▸ Exercise 1:
Copy these rows, from the start of the rows through the line containing "946 millimetres", character for character. Leave out the picture.

# Positioning Black Light - Need Tips



## colmmoo (Jul 23, 2005)

I went to Spirit yesterday and saw a 24" vertical black light on a platform. Would that work as well as having the black light bars installed from above? 

How many strips of black light do you need to light up a room that's around 8 yards across and 5 yards wide?


----------



## Long_Tom (Oct 26, 2005)

What are you trying to illuminate? If you just flood the whole room with black light, you will light up any white clothing that your guests are wearing. (And their teeth, too.) Clothing detergents contain brightening compounds that fluoresce. The result may be more focus on each others' glowing clothes than on what you want them to be looking at (though you could use that as a distraction), or else the glowing shirts will shed more light on things you might prefer to stay in the shadows. Also, black light shining directly in the eyes is kind of uncomfortable. 

Unless you want to illuminate the guests, I suggest keeping the black lights near the things that you want to glow, carefully aiming and barn-dooring the fixtures so they don't shine on the rest of the room.

If you _do_ want to flood the room, I'd say go with regular ceiling strips. The floor-standing model sounds like it's asking for disaster: to get kicked over or otherwise broken. For a 15 x 24 foot area, I'd say 3 four-foot dual-tube strip fixtures, placed at intervals of roughly thirds along the ceiling, ought to do the trick. 

Draw a rough scale sketch of your space, and pencil in 4-foot tube fixtures, and you'll get a rough idea of the coverage. (Imagine what they would do with regular white tubes. You'll get the same approximate coverage, only in ultraviolet.)


----------



## papaghost (Sep 23, 2006)

I think you can do better price-wise by going to the local home improvement store. A couple of the big-box stores have 24" single blub black light assemblies (which you can mount vertically, horizontally, or anywhere in between) that run about $15 (in central North Cadaver). If you really need a lot, you can get a bargain 48" fixture and add your own bulbs. 

Like Long Tom says, how and where you mount them depends on what you're trying to do. Last year I did flood a room with the effects he mention - everbody and their costumes glowed. That was my intention, but if you have specific things you want highlighted, then isolating and aiming is the way to go.

Papa


----------



## Wolfman (Apr 15, 2004)

We did a Dot Room of about that size (24'x12') last year and we had three 24" tubes mounted at the ceiling. It was pretty much perfect for that effect.


----------



## Stratusfear02 (Aug 5, 2004)

I'm mounting my 2-48" fixtures as high as i can on my tent frames to illuminate the widest area possible for my cameras to see.


----------

▸ Provided material:
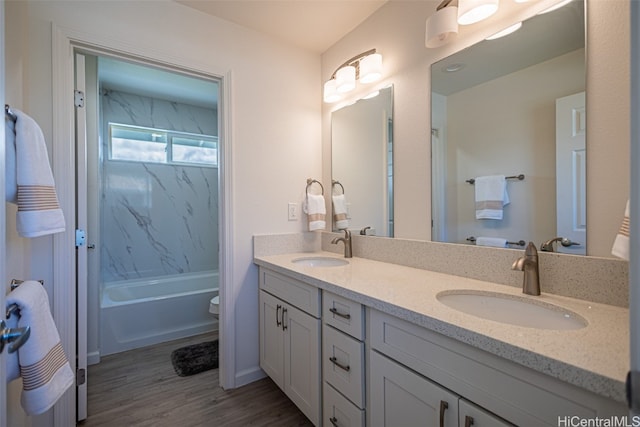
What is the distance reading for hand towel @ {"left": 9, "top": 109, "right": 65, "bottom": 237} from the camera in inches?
37.4

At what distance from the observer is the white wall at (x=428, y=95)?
946 millimetres

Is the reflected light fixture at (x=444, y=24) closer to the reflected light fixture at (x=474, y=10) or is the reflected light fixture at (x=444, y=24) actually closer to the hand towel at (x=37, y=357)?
the reflected light fixture at (x=474, y=10)

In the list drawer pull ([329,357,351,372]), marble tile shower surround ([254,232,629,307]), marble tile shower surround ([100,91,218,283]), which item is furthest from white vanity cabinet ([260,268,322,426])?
marble tile shower surround ([100,91,218,283])

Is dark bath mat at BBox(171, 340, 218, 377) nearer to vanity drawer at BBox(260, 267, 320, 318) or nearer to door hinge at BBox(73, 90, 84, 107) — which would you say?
vanity drawer at BBox(260, 267, 320, 318)

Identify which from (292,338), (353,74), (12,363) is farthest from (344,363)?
(353,74)

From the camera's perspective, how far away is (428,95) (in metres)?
1.53

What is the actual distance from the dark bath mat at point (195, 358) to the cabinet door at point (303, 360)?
2.77 ft

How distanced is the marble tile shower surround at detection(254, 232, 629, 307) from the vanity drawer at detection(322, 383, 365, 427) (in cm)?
74

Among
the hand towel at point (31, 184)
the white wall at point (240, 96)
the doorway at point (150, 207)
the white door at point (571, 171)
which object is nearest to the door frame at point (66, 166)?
the white wall at point (240, 96)

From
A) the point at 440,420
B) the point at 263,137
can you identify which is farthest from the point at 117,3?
the point at 440,420

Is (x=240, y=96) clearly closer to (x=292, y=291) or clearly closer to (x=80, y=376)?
(x=292, y=291)

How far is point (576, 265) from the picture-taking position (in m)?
1.02

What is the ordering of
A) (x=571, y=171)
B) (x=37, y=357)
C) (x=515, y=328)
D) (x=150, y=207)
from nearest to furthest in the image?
(x=515, y=328)
(x=37, y=357)
(x=571, y=171)
(x=150, y=207)

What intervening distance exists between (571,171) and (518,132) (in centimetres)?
26
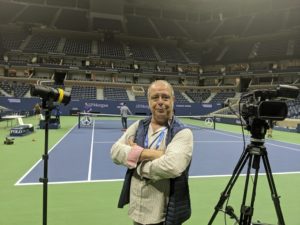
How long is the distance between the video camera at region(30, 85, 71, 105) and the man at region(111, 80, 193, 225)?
1.67 metres

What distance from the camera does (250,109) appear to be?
357 cm

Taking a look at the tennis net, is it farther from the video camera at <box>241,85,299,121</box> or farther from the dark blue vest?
the dark blue vest

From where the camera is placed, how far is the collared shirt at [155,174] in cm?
272

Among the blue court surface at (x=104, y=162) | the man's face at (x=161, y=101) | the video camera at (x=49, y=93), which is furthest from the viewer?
the blue court surface at (x=104, y=162)

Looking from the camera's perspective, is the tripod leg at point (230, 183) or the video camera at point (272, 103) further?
the tripod leg at point (230, 183)

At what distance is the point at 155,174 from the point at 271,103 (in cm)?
159

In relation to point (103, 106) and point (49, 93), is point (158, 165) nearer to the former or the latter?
point (49, 93)

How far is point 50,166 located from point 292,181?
7.26 meters

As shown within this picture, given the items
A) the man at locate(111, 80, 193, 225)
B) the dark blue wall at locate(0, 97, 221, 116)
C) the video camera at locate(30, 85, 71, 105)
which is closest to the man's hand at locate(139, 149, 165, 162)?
the man at locate(111, 80, 193, 225)

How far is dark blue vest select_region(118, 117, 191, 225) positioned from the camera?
276 centimetres

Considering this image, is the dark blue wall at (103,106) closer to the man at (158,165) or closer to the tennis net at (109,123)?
the tennis net at (109,123)

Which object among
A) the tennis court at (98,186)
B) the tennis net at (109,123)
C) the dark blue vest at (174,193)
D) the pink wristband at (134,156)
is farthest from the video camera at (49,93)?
the tennis net at (109,123)

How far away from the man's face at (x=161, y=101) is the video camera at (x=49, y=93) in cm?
186

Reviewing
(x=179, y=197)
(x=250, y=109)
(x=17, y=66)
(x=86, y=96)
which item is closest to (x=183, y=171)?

▸ Exercise 2:
In the black light thread, what does Long_Tom recommend for lighting a 15 x 24 foot area?

▸ Full answer 1:
What is the distance reading for hand towel @ {"left": 9, "top": 109, "right": 65, "bottom": 237} from the camera in inches?
37.4

At what distance from the observer is the white wall at (x=428, y=95)?
946 millimetres

▸ Full answer 2:
Three four-foot dual-tube strip fixtures, placed at intervals of roughly thirds along the ceiling.